> YOUR TASKS:
(A) List every number written in digits in the article on Belgium's burqa ban.
(B) Rewrite the part of the article on Belgium's burqa ban starting at "Small minority" and ending at "a rare practice.", replacing "veil" with "face veil".

> PAGE EXCERPT:
A new law banning the burqa comes into force in Belgium on Saturday. The law has been approved with overwhelming support by both houses of parliament, a rare display of unity in this otherwise divided nation.

three women wearing the burqa
Although present, the burqa remains very rare in BelgiumImage: picture alliance / dpa

Belgium is now the second country in the European Union after France to implement a burqa ban. The law has found unanimous support among all the political parties, a coup in this normally divided nation.

Peter DeDecker from the Flemish separatist party, NVA, believes that the burqa ban will help preserve fundamental Western values.

"I think we have to defend our fundamental principles of the enlightenment - men and woman are equal in all aspects," DeDecker told Deutsche Welle. "And for also safety reasons - you don't know who's behind that textile. They can carry anything with them. People feel unsafe."

As of Saturday, any woman wearing the face-covering burqa or niqab in public risks a fine of 137 euros ($197) or up to seven days in jail.

Small minority

There are only 270 women who wear the veil in Belgium, which has a Muslim population of 400,000. Mustafa Kastit, an imam at the main mosque in Brussels, questions whether its makes sense to legislate against such a rare practice.

"You can go walk in our Muslim neighborhoods here and hardly see any women wearing a niqab," Kastit told Deutsche Welle. "It's so rare here. So is it really worth legislating against them?"

View of Belgian parliament in session
The ban enjoys widespread support within the Belgian parliamentImage: AP

Kastit worries that the law could alienate Muslims who already feel like they are being singled out on religious grounds.

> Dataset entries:
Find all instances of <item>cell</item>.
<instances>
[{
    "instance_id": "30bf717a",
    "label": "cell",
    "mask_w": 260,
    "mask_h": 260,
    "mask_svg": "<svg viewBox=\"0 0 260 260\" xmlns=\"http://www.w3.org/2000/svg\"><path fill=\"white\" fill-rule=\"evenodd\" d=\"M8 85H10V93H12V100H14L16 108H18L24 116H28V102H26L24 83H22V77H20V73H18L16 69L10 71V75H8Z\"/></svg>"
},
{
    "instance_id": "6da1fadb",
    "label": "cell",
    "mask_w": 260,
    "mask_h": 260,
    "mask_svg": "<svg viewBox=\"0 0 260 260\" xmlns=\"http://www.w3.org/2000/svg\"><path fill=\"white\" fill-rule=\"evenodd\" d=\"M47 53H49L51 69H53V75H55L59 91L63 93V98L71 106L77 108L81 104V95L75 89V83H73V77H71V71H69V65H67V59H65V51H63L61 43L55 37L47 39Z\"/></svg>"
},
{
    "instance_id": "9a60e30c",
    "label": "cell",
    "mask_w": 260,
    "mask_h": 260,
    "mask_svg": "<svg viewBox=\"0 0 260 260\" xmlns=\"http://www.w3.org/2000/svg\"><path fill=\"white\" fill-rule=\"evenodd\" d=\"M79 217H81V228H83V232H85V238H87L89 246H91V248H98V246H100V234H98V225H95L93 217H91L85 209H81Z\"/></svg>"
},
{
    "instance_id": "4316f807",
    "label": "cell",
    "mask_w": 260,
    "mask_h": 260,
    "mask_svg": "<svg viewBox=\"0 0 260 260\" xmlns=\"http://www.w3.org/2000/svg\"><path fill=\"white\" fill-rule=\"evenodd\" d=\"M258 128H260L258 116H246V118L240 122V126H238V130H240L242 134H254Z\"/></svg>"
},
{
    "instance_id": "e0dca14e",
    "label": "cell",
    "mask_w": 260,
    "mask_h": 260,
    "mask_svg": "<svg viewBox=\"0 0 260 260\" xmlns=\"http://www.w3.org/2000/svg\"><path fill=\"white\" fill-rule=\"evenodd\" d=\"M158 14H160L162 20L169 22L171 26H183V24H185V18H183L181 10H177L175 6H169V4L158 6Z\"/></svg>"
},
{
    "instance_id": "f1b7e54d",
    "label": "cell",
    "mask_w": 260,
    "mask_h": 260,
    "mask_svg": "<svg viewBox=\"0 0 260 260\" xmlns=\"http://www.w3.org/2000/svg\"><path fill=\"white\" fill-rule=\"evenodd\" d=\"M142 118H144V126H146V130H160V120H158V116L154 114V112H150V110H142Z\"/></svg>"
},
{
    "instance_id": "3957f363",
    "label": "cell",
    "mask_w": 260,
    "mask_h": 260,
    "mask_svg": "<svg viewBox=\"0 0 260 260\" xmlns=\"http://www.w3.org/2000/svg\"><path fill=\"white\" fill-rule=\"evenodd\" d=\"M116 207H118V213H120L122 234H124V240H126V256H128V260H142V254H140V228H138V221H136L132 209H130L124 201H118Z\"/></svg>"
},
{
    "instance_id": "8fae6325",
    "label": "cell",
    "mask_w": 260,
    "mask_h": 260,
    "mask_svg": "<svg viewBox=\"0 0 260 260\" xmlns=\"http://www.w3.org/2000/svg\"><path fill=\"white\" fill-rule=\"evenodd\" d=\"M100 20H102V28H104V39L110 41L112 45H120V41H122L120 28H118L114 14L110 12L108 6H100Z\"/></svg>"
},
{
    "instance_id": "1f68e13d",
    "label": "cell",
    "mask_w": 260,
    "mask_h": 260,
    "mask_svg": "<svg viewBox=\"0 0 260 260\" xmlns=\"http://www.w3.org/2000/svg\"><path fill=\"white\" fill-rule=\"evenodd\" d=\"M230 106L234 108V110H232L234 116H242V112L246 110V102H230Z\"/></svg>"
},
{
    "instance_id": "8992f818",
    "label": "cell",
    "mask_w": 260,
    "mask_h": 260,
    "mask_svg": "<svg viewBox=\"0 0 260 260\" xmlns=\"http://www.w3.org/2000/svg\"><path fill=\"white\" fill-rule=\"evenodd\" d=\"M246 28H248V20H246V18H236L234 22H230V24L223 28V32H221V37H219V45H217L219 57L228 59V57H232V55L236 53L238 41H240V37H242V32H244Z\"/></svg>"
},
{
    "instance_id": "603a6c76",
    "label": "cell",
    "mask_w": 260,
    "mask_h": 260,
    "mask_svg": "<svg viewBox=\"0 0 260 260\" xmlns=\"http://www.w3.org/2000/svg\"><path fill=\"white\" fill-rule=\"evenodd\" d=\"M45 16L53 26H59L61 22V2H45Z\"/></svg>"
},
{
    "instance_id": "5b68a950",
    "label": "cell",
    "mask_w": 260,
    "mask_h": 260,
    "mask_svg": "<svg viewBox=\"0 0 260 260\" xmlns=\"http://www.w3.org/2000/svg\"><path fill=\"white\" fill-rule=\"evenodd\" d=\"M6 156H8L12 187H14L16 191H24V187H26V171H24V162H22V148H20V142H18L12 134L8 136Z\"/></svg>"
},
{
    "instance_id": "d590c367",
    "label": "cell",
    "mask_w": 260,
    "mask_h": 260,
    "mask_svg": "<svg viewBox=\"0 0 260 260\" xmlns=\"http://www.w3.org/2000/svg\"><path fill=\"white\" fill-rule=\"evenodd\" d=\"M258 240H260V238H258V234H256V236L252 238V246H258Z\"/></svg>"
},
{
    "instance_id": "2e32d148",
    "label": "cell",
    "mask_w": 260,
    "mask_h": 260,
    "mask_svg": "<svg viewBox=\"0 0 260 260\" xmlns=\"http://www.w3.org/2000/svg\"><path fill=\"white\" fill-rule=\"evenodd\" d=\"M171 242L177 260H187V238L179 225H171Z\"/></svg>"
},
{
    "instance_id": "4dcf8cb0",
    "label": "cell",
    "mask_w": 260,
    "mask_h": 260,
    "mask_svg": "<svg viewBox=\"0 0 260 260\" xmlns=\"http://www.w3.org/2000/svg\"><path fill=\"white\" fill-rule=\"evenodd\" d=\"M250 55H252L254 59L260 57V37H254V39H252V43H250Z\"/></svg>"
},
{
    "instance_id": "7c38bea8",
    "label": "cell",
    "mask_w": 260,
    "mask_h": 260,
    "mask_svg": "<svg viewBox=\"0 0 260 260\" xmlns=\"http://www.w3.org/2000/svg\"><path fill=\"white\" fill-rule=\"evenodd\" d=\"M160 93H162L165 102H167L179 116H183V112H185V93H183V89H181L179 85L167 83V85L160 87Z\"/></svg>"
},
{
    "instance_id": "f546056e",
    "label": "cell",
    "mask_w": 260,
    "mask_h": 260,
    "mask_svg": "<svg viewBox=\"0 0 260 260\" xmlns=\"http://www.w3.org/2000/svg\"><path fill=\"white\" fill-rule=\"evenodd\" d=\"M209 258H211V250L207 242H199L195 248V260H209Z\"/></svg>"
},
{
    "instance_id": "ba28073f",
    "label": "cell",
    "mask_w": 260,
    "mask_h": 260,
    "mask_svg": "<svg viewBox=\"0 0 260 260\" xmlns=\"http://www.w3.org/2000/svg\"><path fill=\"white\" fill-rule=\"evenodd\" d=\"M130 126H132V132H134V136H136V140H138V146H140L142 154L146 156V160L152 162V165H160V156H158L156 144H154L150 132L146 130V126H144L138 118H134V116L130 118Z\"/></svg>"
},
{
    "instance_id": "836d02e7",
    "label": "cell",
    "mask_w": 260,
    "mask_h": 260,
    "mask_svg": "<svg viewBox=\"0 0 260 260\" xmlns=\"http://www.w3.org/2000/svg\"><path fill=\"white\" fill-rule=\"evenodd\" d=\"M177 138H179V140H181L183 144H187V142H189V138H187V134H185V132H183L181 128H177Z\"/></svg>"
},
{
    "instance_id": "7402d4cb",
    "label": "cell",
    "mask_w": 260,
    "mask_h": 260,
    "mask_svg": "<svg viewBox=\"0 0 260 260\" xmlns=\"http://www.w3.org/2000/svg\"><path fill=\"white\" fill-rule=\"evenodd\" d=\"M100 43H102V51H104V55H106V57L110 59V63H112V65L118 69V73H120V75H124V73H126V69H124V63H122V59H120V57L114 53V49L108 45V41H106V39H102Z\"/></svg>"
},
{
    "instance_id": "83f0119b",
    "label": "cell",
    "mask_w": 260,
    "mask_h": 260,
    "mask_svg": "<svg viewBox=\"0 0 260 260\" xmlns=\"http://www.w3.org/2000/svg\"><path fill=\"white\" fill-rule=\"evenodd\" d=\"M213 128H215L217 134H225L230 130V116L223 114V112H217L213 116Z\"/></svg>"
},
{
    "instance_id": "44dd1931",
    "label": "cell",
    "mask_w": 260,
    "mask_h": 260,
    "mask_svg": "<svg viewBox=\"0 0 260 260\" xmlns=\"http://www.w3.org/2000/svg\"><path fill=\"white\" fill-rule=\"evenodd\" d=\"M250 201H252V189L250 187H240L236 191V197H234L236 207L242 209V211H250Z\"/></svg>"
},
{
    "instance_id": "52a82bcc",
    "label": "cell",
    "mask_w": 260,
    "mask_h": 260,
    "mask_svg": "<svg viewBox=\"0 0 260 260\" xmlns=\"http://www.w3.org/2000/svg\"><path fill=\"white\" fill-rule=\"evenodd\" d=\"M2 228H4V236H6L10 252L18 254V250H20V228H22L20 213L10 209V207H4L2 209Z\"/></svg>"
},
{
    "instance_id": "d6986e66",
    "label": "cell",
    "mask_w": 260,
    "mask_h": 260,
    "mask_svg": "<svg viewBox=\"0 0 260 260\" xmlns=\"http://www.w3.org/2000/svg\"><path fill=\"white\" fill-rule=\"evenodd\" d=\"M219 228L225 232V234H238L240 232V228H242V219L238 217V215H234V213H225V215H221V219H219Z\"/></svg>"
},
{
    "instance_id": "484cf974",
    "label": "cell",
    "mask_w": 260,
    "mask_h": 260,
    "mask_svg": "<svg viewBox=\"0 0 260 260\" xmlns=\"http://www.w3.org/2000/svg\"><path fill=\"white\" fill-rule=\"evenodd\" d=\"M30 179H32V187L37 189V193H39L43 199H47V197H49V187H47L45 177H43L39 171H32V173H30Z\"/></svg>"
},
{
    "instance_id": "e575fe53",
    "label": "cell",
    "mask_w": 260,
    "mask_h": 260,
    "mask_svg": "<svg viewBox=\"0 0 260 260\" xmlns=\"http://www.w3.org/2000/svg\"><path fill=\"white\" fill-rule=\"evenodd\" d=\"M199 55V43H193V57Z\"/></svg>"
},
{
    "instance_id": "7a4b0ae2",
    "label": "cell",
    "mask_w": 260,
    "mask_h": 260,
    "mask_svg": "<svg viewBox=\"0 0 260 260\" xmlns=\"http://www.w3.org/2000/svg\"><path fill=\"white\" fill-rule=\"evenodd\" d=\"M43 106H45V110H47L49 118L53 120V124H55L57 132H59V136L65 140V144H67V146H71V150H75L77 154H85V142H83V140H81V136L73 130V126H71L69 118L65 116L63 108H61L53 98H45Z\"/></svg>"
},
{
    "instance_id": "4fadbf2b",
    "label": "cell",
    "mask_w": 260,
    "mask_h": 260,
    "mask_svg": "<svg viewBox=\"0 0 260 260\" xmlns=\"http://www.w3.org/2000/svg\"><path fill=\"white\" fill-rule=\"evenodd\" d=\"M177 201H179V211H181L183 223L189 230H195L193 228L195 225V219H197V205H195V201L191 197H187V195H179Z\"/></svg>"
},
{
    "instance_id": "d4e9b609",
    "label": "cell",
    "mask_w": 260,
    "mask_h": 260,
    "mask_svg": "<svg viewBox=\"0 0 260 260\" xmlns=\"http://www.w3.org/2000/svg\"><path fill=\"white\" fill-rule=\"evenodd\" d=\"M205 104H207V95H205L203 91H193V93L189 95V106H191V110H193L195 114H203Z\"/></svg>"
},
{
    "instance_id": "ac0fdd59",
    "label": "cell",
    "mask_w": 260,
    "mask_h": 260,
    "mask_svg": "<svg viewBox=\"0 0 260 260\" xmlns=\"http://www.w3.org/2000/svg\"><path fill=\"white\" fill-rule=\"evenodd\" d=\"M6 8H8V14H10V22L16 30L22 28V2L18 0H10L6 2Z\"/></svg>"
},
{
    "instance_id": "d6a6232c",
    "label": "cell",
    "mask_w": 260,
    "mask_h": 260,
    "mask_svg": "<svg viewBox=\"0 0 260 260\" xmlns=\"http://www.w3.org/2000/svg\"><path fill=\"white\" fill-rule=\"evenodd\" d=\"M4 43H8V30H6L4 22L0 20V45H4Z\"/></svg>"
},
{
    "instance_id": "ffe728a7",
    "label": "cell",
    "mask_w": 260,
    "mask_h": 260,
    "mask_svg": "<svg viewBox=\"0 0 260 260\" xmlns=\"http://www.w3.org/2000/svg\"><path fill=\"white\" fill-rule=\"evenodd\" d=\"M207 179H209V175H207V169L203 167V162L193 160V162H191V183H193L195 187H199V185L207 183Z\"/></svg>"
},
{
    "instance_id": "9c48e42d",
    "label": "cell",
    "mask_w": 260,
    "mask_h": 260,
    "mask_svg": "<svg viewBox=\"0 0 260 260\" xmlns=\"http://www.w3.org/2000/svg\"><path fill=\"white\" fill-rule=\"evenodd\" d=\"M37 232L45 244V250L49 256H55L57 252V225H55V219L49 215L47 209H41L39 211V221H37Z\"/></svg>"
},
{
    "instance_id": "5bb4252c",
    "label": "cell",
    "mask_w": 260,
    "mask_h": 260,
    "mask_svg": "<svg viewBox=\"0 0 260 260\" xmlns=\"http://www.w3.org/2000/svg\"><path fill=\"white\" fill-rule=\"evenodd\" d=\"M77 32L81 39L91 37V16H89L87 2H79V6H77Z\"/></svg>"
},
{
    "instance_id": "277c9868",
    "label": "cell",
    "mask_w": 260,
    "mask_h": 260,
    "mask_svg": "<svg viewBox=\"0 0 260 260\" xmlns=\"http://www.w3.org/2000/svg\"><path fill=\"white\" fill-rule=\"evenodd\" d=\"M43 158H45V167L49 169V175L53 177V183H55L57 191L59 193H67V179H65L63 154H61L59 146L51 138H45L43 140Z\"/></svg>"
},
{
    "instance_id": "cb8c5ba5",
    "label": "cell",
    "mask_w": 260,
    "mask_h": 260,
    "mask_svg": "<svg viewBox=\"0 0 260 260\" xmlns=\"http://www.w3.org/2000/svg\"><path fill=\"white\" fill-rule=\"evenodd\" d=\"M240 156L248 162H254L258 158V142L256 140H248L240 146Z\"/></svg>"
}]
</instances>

> ANSWERS BY TASK:
(A) 137, 197, 270, 400,000

(B)
Small minority

There are only 270 women who wear the face veil in Belgium, which has a Muslim population of 400,000. Mustafa Kastit, an imam at the main mosque in Brussels, questions whether its makes sense to legislate against such a rare practice.